Quatre critères définissent le régime de l’agdal :

▪      un sujet de droit : une communauté lignagère ou de résidents ayants droits (tribu, douar, fraction,…) ;

▪      un objet de droit : un espace/une ressource  (pâturage, champs, arboriculture -amandiers, noyers, etc.-  bois, forêt, etc.) ;

▪      une prérogative juridique : un droit collectif d’exclusivité, un droit coutumier définissant les règles d’accès aux ressources et aux espaces ;

▪      une structure de gouvernance désignée pour superviser l’accès aux ressources (Jemaa, Naib, Amghar,…) et fixer les pénalités aux contrevenants.

On retrouve ici les quatre éléments fondateurs de l’identification des APAC, telle qu’elles sont reconnues à l’échelle internationale.
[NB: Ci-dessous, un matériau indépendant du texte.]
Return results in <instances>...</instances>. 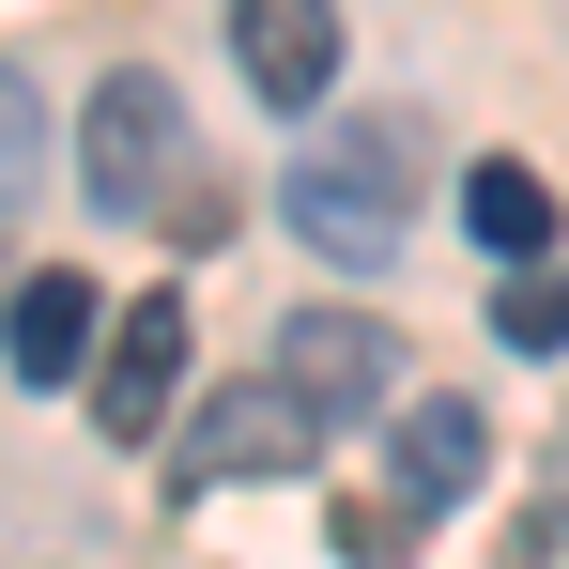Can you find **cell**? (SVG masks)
<instances>
[{
	"label": "cell",
	"mask_w": 569,
	"mask_h": 569,
	"mask_svg": "<svg viewBox=\"0 0 569 569\" xmlns=\"http://www.w3.org/2000/svg\"><path fill=\"white\" fill-rule=\"evenodd\" d=\"M400 200H416V139H400V123H323V139L292 154L278 216L323 262H385V247H400Z\"/></svg>",
	"instance_id": "6da1fadb"
},
{
	"label": "cell",
	"mask_w": 569,
	"mask_h": 569,
	"mask_svg": "<svg viewBox=\"0 0 569 569\" xmlns=\"http://www.w3.org/2000/svg\"><path fill=\"white\" fill-rule=\"evenodd\" d=\"M78 170H93V200L108 216H139V200H170V216H186V123H170V78H139V62H123V78H108L93 93V123H78ZM170 216H154V231H170Z\"/></svg>",
	"instance_id": "7a4b0ae2"
},
{
	"label": "cell",
	"mask_w": 569,
	"mask_h": 569,
	"mask_svg": "<svg viewBox=\"0 0 569 569\" xmlns=\"http://www.w3.org/2000/svg\"><path fill=\"white\" fill-rule=\"evenodd\" d=\"M170 385H186V292H139V308L108 323V355H93V431L139 447V431L170 416Z\"/></svg>",
	"instance_id": "3957f363"
},
{
	"label": "cell",
	"mask_w": 569,
	"mask_h": 569,
	"mask_svg": "<svg viewBox=\"0 0 569 569\" xmlns=\"http://www.w3.org/2000/svg\"><path fill=\"white\" fill-rule=\"evenodd\" d=\"M231 62L262 108H323L339 93V0H231Z\"/></svg>",
	"instance_id": "277c9868"
},
{
	"label": "cell",
	"mask_w": 569,
	"mask_h": 569,
	"mask_svg": "<svg viewBox=\"0 0 569 569\" xmlns=\"http://www.w3.org/2000/svg\"><path fill=\"white\" fill-rule=\"evenodd\" d=\"M278 339H292V355H278V385L308 400V416H370L385 385H400V355H385V323H355V308H292Z\"/></svg>",
	"instance_id": "5b68a950"
},
{
	"label": "cell",
	"mask_w": 569,
	"mask_h": 569,
	"mask_svg": "<svg viewBox=\"0 0 569 569\" xmlns=\"http://www.w3.org/2000/svg\"><path fill=\"white\" fill-rule=\"evenodd\" d=\"M308 400L292 385H231V400H200V431H186V477H292L308 462Z\"/></svg>",
	"instance_id": "8992f818"
},
{
	"label": "cell",
	"mask_w": 569,
	"mask_h": 569,
	"mask_svg": "<svg viewBox=\"0 0 569 569\" xmlns=\"http://www.w3.org/2000/svg\"><path fill=\"white\" fill-rule=\"evenodd\" d=\"M93 339H108V323H93V278L47 262V278L16 292V323H0V370H16V385H78V370H93Z\"/></svg>",
	"instance_id": "52a82bcc"
},
{
	"label": "cell",
	"mask_w": 569,
	"mask_h": 569,
	"mask_svg": "<svg viewBox=\"0 0 569 569\" xmlns=\"http://www.w3.org/2000/svg\"><path fill=\"white\" fill-rule=\"evenodd\" d=\"M462 231L508 262V278H539V247H555V186H539L523 154H477V170H462Z\"/></svg>",
	"instance_id": "ba28073f"
},
{
	"label": "cell",
	"mask_w": 569,
	"mask_h": 569,
	"mask_svg": "<svg viewBox=\"0 0 569 569\" xmlns=\"http://www.w3.org/2000/svg\"><path fill=\"white\" fill-rule=\"evenodd\" d=\"M477 462H492L477 400H416V416H400V508H416V523H431V508H462Z\"/></svg>",
	"instance_id": "9c48e42d"
},
{
	"label": "cell",
	"mask_w": 569,
	"mask_h": 569,
	"mask_svg": "<svg viewBox=\"0 0 569 569\" xmlns=\"http://www.w3.org/2000/svg\"><path fill=\"white\" fill-rule=\"evenodd\" d=\"M492 339H508V355H569V278H555V262L492 292Z\"/></svg>",
	"instance_id": "30bf717a"
},
{
	"label": "cell",
	"mask_w": 569,
	"mask_h": 569,
	"mask_svg": "<svg viewBox=\"0 0 569 569\" xmlns=\"http://www.w3.org/2000/svg\"><path fill=\"white\" fill-rule=\"evenodd\" d=\"M339 555H355V569H370V555H416V508H400V492H385V508L355 492V508H339Z\"/></svg>",
	"instance_id": "8fae6325"
}]
</instances>
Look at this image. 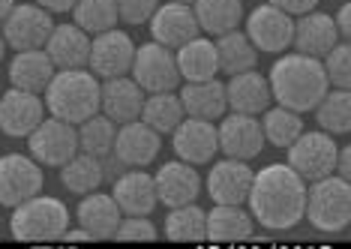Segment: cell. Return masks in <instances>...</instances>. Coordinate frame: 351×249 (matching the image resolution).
I'll use <instances>...</instances> for the list:
<instances>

Quelles perspectives pour les agdals au Maroc ? Au travers du pays, les modes de gestion « traditionnels » et les institutions coutumières ont été fortement désorganisés au cours du XXème siècle. Cependant, dans le Haut Atlas marocain les institutions locales intervenant dans la gestion des ressources naturelles communes (eau, forêts, parcours) se maintiennent aujourd’hui encore avec une certaine vigueur, protégées par un isolement relatif et une histoire spécifique. L’agdal, cette pratique de gestion emblématique de la montagne berbère, demeure à ce titre un patrimoine socio-écologique à préserver.Longtemps considéré comme une relique du passé, l’agdal trouve aujourd’hui une résonance nouvelle avec la généralisation de la rhétorique du développement durable (valorisation des savoirs locaux, « gestion participative » des ressources naturelles…) et surtout, face au constat quasi général d’échec des institutions modernes pour gérer les ressources sylvopastorales collectives dans des milieux subissant de fortes pressions anthropiques. L’adaptation des structures gestionnaires locales au contexte social et écologique est aujourd’hui une préoccupation centrale des agents de développement. A ce titre, l’agdal nous fournit des renseignements inestimables pour enrichir et adapter nos politiques publiques, dans les domaines de la biodiversité, les aires protégées, la protection de l’environnement et du développement durable en général.